Dr. Bortolussi says he feels the
number of parents who don’t immunize out of principle is relatively
small. As it is though, immunizations are given several times during a
child’s development and it’s easy to miss one or slip through the cracks
in provincial standards. When children start school, parents are
required to submit their immunization records, but parents who don’t
believe in immunization can still get their child admitted to school by
signing a statement of conscience.
The bottom
line is that while declining immunizations may seem like a family issue,
it affects everyone. There’s a social responsibility that we need to
acknowledge that this isn’t solely about one child but about the lives
of all children says Dr.
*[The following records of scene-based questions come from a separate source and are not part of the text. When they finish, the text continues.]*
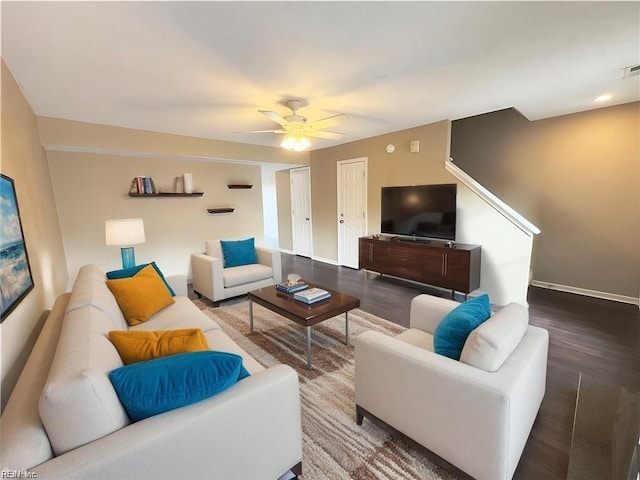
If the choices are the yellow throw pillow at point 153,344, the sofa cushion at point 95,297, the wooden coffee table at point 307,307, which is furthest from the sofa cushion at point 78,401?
the wooden coffee table at point 307,307

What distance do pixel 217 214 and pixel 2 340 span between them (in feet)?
12.8

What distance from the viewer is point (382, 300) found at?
3783 millimetres

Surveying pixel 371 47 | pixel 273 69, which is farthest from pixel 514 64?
pixel 273 69

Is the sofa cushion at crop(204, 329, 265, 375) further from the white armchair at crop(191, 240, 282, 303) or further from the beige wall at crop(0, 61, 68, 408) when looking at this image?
the white armchair at crop(191, 240, 282, 303)

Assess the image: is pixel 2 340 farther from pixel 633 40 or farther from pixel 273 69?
pixel 633 40

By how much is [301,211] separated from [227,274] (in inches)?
121

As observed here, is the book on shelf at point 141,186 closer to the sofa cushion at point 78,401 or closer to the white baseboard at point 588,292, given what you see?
the sofa cushion at point 78,401

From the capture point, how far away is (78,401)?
892mm

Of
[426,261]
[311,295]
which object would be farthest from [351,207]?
[311,295]

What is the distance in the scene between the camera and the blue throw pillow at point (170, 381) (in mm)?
1021

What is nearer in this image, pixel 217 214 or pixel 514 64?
pixel 514 64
Bortolussi, who remains worried about the
declining immunization rates in Canada.
As for
Parker, he recovered from his bout of the chicken pox, and although he
needs to continue chemotherapy for another year, Brenda says her son is
eager to get on with his life. And while she admits that it’s tempting
to keep him in a bubble for the next year, until his immune system is
back to normal, he’s having none of it. “He’s OK now. He doesn’t act the
way you’d expect a kid with leukemia to act.”


Dana Dougherty Reinke is a freelance writer and mother of three in Oakville, Ont., and a frequent contributor of health features to ParentsCanada.